Keller Clifton (1:15)
Yeah, yeah, we, I started the company technically in 2011. I was a year out of college. We really started building everything that became zipline in 2013. You know, we had this simple idea which was you should be able to build an automated logistics system that could serve all people equally. We felt like robotics would allow us to build a new kind of logistics system that could be 10 times as fast, half the cost. Zero emission logistics really only serves the golden billion people on earth well, so we can afford to pay DoorDash $15. You're basically like private taxi for your burrito, private car for your burrito. But in reality, we always felt like the most exciting thing about automating logistics was to make it something that could be universally accessible, that people could use multiple times a day, no matter where you live. For a lot of people in the room who might be starting their own companies or have already started their own
Jason (2:03)
companies, 100% of the room is entrepreneurs.
Keller Clifton (2:05)
Yeah, I mean, you know, I like, you know, we would talk to investors about this idea and they'd be like, oh, okay, but isn't this illegal in the us and we'd be like, yeah, it is. And they'd be like, I think we'll pass. You know, and it was not only that, but they were like, well, what is your background in this? Like, do you, you know, do you guys know anything about logistics? Do you know anything about healthcare? Do you know anything about aviation? And we were like, no, we don't know anything about any of those things.
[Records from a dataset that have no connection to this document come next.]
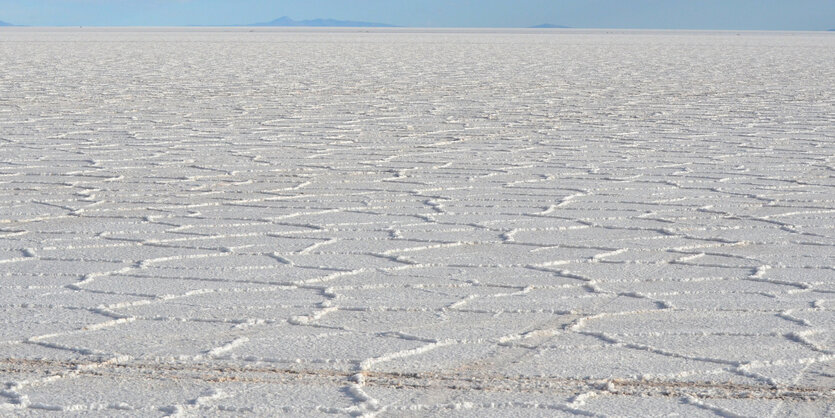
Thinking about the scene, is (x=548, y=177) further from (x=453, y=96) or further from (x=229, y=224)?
(x=453, y=96)

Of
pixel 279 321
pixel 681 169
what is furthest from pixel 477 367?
pixel 681 169

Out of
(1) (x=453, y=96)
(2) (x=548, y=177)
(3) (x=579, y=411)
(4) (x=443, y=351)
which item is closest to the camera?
(3) (x=579, y=411)

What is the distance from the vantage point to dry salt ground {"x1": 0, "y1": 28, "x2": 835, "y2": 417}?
233cm

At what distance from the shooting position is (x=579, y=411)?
7.20 ft

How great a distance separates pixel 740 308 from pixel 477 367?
86cm

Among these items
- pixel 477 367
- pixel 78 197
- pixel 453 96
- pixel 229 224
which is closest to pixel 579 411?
pixel 477 367

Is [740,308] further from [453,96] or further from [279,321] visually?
[453,96]

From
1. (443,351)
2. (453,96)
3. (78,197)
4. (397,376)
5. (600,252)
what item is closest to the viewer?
(397,376)

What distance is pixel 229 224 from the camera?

And I have this flag over my desk that says, we do this not because it is easy, but because we thought that it would be easy. And this is definitely like, you know, the definition of zipline and probably a lot of the, you know, entrepreneurship in these kind of like, harder, crazier ideas. It's like we were so naive about all the things that were going to be incredibly difficult about building an automated logistics system across Africa, which is where we started. But we needed to go to where we could get regulatory permission quickly. So we went to the country that would give us regulatory permission as a 20 person startup that had no experience. That was Rwanda. We focused on a use case that was like the most important life saving use case that we could imagine, which was delivering blood transfusions to moms with postpartum hemorrhaging. They gave us 20 hospitals and told us to go for it. And that's what we did in 2016.